1.5 Data Science Roles

As companies learn about using data to help with the business, there is a continuous specialization of different data science roles. As a result, the old “data scientist” title is fading, and some other data science job titles are emerging. In the past, misunderstanding data science’s fundamental work led to confusing job postings and frustrations for stakeholders and data scientists. Stakeholders were frustrated that they weren’t getting what they expected, and data scientists were frustrated that the company didn’t appreciate their talent.

On the one hand, the competitive hiring market has pushed organizations to have a streamlined and transparent interview process. They must clarify the role and responsibilities, tool usage, and daily work for the candidates to understand what the role entails. Role clarity is critical for building a career path and retaining data science talents. As a result, we are glad to see the job definition within an organization has improved dramatically.

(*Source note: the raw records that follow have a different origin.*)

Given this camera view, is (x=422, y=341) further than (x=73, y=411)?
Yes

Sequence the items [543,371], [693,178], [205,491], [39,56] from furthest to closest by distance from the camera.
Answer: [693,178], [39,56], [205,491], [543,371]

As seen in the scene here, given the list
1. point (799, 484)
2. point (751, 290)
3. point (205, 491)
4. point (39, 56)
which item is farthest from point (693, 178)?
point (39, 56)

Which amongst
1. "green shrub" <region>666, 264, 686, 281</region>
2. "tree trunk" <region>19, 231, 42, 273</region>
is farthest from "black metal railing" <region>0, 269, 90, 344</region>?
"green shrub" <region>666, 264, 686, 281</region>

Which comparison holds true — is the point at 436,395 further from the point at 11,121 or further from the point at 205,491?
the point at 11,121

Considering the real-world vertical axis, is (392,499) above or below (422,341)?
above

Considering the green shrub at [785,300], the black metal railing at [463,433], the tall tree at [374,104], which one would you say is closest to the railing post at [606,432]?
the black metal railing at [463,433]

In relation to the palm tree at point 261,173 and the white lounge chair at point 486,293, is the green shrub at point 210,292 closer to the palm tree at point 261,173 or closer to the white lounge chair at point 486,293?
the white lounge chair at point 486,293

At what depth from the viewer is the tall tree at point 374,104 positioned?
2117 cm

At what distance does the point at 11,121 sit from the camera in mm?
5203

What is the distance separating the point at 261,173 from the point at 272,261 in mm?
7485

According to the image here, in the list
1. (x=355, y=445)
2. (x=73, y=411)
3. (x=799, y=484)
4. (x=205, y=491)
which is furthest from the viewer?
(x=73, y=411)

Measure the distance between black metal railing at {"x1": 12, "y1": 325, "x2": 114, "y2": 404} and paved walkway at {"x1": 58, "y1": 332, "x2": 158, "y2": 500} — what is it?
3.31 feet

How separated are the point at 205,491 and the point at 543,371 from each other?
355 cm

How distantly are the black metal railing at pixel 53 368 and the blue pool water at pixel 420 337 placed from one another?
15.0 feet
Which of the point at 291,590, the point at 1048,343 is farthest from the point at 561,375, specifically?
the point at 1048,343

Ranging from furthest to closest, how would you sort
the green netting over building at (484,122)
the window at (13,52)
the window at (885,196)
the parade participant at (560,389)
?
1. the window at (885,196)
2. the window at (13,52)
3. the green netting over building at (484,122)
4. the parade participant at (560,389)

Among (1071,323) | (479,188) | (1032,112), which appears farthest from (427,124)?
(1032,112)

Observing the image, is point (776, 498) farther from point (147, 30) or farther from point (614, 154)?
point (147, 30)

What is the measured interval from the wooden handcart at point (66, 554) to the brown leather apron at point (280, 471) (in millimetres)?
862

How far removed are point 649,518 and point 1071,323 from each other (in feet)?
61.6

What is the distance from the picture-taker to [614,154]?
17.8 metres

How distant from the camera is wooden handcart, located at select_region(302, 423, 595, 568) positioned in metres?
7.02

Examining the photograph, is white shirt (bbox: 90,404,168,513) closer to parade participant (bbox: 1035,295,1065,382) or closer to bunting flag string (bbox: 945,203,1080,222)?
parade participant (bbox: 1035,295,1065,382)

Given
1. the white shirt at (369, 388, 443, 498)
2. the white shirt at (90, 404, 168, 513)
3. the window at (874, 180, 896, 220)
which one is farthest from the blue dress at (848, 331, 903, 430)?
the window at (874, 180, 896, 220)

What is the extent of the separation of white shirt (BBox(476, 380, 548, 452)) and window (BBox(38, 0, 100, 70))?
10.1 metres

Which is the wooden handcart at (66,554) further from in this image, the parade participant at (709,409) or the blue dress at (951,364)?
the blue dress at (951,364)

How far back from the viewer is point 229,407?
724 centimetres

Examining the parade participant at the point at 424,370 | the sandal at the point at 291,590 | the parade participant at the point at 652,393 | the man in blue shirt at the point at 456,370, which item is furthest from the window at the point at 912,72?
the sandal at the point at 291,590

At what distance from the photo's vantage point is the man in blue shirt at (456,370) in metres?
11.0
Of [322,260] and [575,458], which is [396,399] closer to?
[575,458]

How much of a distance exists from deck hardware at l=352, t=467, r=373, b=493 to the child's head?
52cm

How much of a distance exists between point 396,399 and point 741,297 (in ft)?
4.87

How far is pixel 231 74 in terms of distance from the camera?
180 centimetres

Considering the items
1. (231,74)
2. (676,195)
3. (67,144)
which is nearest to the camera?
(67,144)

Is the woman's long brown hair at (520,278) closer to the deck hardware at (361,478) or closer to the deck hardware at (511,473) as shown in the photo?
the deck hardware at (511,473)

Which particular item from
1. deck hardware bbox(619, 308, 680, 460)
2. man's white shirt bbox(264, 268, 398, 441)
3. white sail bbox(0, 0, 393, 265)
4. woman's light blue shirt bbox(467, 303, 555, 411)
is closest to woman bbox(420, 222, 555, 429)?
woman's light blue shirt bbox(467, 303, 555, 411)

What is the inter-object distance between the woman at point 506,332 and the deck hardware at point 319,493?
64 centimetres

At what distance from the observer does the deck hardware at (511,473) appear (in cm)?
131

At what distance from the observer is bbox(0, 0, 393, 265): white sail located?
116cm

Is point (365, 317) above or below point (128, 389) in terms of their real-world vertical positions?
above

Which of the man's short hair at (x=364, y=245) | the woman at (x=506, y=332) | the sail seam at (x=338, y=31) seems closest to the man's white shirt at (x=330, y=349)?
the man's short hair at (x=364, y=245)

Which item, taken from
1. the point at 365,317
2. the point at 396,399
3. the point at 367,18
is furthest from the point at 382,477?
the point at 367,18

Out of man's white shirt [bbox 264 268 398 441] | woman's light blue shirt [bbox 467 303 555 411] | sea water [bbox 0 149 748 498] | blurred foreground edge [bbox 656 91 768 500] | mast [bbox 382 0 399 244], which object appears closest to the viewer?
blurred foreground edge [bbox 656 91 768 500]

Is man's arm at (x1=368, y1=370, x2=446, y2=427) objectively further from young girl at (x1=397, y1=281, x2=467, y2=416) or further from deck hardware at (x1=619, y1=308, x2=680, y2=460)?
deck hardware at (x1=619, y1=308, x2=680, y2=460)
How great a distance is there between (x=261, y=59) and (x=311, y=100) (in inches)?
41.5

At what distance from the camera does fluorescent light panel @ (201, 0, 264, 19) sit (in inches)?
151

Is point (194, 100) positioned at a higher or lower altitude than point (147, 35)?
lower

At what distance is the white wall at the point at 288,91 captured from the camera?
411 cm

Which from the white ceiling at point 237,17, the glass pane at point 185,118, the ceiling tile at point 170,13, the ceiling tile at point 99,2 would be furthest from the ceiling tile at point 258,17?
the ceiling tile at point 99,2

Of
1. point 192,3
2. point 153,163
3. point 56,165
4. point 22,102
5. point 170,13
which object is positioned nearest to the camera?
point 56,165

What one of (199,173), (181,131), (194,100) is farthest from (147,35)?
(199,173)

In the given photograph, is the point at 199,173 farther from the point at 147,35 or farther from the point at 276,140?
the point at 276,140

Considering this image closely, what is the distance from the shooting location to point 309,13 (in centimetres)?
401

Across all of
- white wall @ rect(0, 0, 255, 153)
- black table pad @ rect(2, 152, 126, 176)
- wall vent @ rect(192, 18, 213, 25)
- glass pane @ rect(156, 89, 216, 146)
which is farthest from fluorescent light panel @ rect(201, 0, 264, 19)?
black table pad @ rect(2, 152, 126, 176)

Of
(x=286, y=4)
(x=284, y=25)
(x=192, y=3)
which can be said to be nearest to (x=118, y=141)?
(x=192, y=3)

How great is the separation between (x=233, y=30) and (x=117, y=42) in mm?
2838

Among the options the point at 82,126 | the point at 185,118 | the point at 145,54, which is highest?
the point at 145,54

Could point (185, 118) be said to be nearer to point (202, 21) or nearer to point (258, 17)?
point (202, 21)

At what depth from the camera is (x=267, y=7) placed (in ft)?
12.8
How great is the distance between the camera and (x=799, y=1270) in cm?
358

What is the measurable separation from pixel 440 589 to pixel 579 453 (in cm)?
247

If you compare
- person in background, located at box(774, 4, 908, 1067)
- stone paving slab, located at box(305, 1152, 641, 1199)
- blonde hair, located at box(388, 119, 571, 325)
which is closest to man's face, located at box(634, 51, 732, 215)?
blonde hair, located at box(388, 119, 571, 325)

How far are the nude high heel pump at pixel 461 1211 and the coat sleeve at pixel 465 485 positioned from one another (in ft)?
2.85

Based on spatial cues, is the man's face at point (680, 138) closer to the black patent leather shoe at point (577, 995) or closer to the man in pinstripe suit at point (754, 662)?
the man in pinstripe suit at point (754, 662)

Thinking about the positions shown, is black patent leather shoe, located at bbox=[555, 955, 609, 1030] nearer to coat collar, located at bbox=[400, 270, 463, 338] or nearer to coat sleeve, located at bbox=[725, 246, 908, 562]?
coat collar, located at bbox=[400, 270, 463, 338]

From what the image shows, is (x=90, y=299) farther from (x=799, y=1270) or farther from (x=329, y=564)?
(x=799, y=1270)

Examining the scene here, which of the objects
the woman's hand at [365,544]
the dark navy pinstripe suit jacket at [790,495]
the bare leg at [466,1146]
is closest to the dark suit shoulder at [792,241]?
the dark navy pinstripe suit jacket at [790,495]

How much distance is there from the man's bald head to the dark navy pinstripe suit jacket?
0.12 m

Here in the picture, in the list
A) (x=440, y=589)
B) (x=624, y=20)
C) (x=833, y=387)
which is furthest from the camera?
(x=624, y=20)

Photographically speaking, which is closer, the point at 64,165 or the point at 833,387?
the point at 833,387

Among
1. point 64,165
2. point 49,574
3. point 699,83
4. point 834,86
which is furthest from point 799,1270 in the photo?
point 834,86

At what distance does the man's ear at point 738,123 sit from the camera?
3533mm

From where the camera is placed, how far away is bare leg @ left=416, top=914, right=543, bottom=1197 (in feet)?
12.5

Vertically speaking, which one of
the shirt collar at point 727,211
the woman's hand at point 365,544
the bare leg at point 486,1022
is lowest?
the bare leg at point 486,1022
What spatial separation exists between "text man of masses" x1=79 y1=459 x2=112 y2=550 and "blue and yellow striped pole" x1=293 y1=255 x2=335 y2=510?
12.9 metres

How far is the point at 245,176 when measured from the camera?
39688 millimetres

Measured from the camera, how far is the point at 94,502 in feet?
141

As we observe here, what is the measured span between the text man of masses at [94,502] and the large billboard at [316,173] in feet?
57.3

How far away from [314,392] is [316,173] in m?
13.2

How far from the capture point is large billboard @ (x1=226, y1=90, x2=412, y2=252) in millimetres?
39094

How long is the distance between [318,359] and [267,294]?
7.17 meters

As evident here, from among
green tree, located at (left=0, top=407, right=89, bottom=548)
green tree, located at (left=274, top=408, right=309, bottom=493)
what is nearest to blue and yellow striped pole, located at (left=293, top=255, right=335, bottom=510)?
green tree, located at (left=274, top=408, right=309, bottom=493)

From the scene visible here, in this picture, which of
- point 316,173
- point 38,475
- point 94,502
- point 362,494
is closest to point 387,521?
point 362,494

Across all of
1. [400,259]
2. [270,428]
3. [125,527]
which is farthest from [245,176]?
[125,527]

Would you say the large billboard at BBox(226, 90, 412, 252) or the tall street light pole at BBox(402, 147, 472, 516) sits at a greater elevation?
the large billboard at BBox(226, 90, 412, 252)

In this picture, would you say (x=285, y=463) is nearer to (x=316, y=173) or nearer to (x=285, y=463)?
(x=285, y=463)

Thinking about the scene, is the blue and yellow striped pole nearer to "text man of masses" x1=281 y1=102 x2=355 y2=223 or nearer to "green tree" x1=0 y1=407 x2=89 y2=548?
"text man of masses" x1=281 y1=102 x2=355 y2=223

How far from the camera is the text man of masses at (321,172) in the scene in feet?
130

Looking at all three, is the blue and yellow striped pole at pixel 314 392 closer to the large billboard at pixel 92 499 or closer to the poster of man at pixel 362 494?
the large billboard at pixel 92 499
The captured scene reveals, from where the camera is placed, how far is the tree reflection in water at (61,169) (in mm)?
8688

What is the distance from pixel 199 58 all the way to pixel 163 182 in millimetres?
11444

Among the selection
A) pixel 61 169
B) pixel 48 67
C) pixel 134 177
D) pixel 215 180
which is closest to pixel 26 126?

On the other hand, however, there is title inconsistency across different companies or industries, especially for the analytical roles (i.e., data analysts and data scientists). An analyst at one company may be close to a data scientist at another company.

The following table shows a list of data science job titles. Some are relatively new, and others have been around for some time but are now well-defined. In the rest of this section, we will illustrate different data science roles, backgrounds, and required skills in general. The title and profile combination in the following text may not represent the truth of a particular company. You may find the description of a role under a different title.

Role	Skills
Data infrastructure engineer	Go, Python, AWS/Google Cloud/Azure, logstash, Kafka, and Hadoop
Data engineer	spark/scala, python, SQL, AWS/Google Cloud/Azure, Data modeling
BI engineer	Tableau/looker/Mode, etc., data visualization, SQL, Python
Data analyst	SQL, basic statistics, data visualization
Data scientist	R/Python, SQL, basic applied statistics, data visualization, experimental design
Research scientist	R/Python, advanced statistics, experimental design, ML, research background, publications, conference contributions, algorithms
Applied scientist	ML algorithm design, often with an expectation of fundamental software engineering skills
Machine learning engineer	More advanced software engineering skillset, algorithms, machine learning algorithm design, system design

The above table shows some data science roles and common technical keywords in job descriptions. Those roles are different in the following key aspects:

How much business knowledge is required?
Does it need to deploy code in the production environment?
How frequently is data updated?
How much engineering skill is required?
How much math/stat knowledge is needed?
Does the role work with structured or unstructured data?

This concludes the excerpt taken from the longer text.